Jesus here states that he came with the deliberate intention and purpose of laying down his life as the price necessary to redeem human beings. By this we understand that human beings are in a position of bondage, slavery, captivity and entrapment. We all need to be set free. We all need to be liberated. We all need to be redeemed. Our redemption, our liberation, our freedom, is obtained by one means only: the blood of Jesus Christ.

Task #6: What do these verses teach about the price paid for our redemption?

Romans 3:24,25:

Galatians 3:13:

Ephesians 1:7:

Hebrews 9:12:

1Peter 1:18,19:


This giving of his life, this supreme act of service, is the ultimate expression of greatness and the ultimate expression of grace. Here in this act both the love of God and the power of God are demonstrated.

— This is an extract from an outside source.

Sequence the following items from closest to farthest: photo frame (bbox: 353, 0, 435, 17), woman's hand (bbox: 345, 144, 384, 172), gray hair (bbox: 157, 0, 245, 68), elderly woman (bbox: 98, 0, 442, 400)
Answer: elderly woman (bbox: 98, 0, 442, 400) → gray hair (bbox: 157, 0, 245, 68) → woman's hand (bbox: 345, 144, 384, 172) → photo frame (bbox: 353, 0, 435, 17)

By this action of apparent weakness [and nothing looks weaker than death] the power of God is at work to set us free:

Task #7: What are we redeemed [set free] from?

[1] John 5:24; Hebrews 2:15:

[2] Romans 7:6; 8:1:

[3] Galatians 3:13:

[4] Colossians 1:13:

[5] Hebrews 9:15:

 

D. A PERSONAL CHALLENGE

James and John, like all of the disciples back in Mark 9:33ff, sought observable, human greatness. Jesus here, as he did then, redefined greatness.

Whoever wants to become great among you must be your servant.
Whoever wants to be first must be slave of all.

Even as the Son of Man came to serve … to give his life a ransom for many.

Task #8: Personal challenge.

[1] How does Jesus’ teaching here challenge your perceptions of greatness?

 

[2] What personal changes can you make to become more of a servant and less of a power-seeker?

 

[3] How does the self-denial of Jesus, by which you are redeemed, encourage you to similarly forego your ‘rights’ for the sake of the well-being of the ‘other’ in your life – your spouse? your children? your parents? your friends? your work colleagues? your employer? your neighbour? your enemies?

 

E. BLIND BARTIMAEUS – Mark 10:46-52

Task #9: Answer these questions:

[1] What is the significance of the title ‘Son of David’?

[2] How do we know that Bartimaeus considered himself unworthy?

[3] In this specific incident, what is the role of faith?

[4] Discuss whether this ‘faith’ commended by Jesus was (a) belief that acknowledged who Jesus is, or (b) belief that Jesus could make him see.